4D Seismic Analysis, or time-lapse seismic, is the process of acquiring and comparing multiple 3D seismic surveys over the same area at different stages of field production. This course explores the methodologies used to isolate seismic changes caused by fluid movement, pressure fluctuations, and temperature variations from the static geological background. Participants will learn how 4D seismic serves as a powerful "remote sensing" tool for reservoir monitoring, identifying bypassed oil and optimizing sweep efficiency.

The scope of this training focuses on the technical rigor required for 4D repeatability, including survey matching and dedicated processing workflows to minimize non-repeatability noise. Attendees will study the physics of how gas caps expand, water front’s advance, and pressure deplete, and how these dynamic processes are expressed in seismic amplitude and travel-time differences. We will discuss the interpretive workflows necessary to differentiate between saturation and pressure effects, which is a critical challenge in 4D analysis.

Coverage includes the integration of 4D seismic data with reservoir simulation models (Sim-to-Seis workflows) to validate production history and improve future forecasts. By the end of the course, participants will be able to design 4D monitoring strategies and interpret time-lapse datasets to make informed decisions regarding infill drilling and reservoir management. This course is essential for geoscientists working on mature fields where maximizing recovery is the primary objective.

COURSE OBJECTIVES:

After completion of this course, the participants will be able to:

• Explain the physical principles and business value of 4D seismic monitoring.
• Evaluate field candidates for 4D seismic based on rock physics and fluid properties.
• Quantify seismic repeatability using NRMS and predictability metrics.
• Design 4D seismic acquisition parameters to ensure maximum data consistency.
• Apply dedicated 4D processing workflows, including cross-equalization and co-stacking.
• Interpret 4D difference volumes to track fluid saturation and pressure fronts.
• Distinguish between seismic changes caused by pressure versus those caused by fluids.
• Use seismic time-shifts to analyze reservoir compaction and overburden strain.
• Integrate 4D seismic observations with production data and well tests.
• Execute "Sim-to-Seis" workflows to compare simulation predictions with seismic reality.
• Identify bypassed pay and undrained compartments for infill well targeting.
• Assess the impact of 4D seismic on the updating of the dynamic reservoir model.
• Communicate 4D interpretation results to reservoir engineers and asset managers.

TARGET AUDIENCE:

Geophysicists, Reservoir Engineers, and Geologists involved in field monitoring, EOR projects, and brownfield development.

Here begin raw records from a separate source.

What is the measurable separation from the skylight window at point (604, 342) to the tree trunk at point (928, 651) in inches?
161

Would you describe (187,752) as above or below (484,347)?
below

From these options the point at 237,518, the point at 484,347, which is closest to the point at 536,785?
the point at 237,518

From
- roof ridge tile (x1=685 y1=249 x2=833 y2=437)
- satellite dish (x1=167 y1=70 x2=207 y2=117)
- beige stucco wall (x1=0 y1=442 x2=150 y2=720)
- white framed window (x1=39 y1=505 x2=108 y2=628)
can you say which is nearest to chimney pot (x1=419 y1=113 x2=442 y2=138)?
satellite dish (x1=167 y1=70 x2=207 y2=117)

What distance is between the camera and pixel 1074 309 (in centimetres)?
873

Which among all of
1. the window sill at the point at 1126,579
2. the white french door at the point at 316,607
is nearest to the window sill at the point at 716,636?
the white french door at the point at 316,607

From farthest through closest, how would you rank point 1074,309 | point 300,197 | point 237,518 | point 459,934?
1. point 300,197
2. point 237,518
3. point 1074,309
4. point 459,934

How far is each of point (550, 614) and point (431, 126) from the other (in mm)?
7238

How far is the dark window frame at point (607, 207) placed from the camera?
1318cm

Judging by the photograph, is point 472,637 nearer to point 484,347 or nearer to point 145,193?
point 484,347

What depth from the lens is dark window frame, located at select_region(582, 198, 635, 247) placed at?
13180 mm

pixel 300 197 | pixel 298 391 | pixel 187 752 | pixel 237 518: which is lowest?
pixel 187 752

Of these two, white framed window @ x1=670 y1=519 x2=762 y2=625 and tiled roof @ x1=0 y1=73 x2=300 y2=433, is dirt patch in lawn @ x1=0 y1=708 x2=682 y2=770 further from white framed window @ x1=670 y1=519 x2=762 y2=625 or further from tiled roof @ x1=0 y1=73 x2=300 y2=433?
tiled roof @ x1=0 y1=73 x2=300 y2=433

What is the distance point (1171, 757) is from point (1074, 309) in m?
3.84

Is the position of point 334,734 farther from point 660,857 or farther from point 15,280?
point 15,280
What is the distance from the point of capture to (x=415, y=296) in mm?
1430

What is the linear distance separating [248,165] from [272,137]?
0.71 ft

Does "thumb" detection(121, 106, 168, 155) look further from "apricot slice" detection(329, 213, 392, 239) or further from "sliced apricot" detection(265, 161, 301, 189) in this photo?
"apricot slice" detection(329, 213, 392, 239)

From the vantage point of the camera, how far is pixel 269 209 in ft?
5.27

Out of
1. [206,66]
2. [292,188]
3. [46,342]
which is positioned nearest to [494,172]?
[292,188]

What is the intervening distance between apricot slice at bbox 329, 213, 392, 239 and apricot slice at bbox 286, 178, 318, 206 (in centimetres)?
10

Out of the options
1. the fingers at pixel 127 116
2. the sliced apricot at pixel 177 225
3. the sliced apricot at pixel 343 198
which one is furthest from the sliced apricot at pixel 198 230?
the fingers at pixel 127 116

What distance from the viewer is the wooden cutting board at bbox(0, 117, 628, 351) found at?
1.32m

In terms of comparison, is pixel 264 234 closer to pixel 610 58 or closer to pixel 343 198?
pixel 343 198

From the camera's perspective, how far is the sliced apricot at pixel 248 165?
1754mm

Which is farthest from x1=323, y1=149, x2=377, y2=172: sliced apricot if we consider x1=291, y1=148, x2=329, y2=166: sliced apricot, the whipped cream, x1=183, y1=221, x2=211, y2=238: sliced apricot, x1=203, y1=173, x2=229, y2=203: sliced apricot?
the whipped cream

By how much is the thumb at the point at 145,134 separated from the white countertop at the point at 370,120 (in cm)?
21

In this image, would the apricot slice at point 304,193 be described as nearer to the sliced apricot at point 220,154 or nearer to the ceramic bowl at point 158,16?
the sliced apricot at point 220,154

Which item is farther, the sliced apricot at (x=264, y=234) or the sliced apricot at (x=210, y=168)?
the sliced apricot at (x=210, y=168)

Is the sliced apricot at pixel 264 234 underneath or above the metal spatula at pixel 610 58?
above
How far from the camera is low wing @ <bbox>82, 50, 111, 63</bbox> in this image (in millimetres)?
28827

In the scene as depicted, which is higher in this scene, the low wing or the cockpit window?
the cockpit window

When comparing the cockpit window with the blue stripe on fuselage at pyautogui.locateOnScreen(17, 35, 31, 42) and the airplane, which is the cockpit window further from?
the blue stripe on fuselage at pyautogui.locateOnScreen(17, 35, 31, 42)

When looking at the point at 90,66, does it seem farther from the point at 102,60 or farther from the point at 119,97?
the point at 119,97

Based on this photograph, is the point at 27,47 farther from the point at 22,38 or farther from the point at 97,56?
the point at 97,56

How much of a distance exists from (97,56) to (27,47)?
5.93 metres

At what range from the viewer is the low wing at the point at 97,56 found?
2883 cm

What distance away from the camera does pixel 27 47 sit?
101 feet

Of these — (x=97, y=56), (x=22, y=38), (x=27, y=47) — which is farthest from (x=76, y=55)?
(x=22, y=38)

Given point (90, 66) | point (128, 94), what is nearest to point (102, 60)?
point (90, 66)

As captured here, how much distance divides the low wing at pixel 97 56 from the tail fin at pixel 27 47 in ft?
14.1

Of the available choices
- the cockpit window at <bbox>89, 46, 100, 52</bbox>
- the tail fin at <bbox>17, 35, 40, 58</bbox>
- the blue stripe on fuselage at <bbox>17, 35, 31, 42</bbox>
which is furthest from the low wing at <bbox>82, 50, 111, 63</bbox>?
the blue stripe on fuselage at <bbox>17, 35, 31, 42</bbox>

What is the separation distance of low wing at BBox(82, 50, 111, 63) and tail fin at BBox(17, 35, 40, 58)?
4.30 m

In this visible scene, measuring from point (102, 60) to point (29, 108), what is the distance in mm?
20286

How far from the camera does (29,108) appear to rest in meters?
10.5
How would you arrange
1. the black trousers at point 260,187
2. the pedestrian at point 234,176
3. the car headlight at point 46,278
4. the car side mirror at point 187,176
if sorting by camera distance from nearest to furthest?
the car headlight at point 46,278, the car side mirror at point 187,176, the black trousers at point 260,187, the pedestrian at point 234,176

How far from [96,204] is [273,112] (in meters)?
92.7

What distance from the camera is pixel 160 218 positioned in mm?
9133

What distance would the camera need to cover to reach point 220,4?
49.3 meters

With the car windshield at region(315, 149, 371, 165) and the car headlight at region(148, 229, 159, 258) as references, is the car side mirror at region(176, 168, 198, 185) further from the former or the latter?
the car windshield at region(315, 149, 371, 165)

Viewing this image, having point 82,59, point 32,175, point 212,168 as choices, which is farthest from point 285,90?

TRAINING COURSE METHODOLOGY:

A highly interactive combination of lectures, discussion sessions, and case studies will be employed to maximise the transfer of information, knowledge, and experience. The course will be intensive, practical, and highly interactive. The sessions will start by raising the most relevant questions and motivating everybody to find the right answers. The attendants will also be encouraged to raise more of their questions and to share in developing the right answers using their analysis and experience. There will also be some indoor experiential activities to enhance the learning experience. Course material will be provided in PowerPoint, with necessary animations, learning videos, and general discussions.

The course participants shall be evaluated before, during, and at the end of the course.

COURSE CERTIFICATE:

National Consultant Centre for Training LLC (NCC) will issue an Attendance Certificate to all participants completing a minimum of 80% of the total attendance time requirement.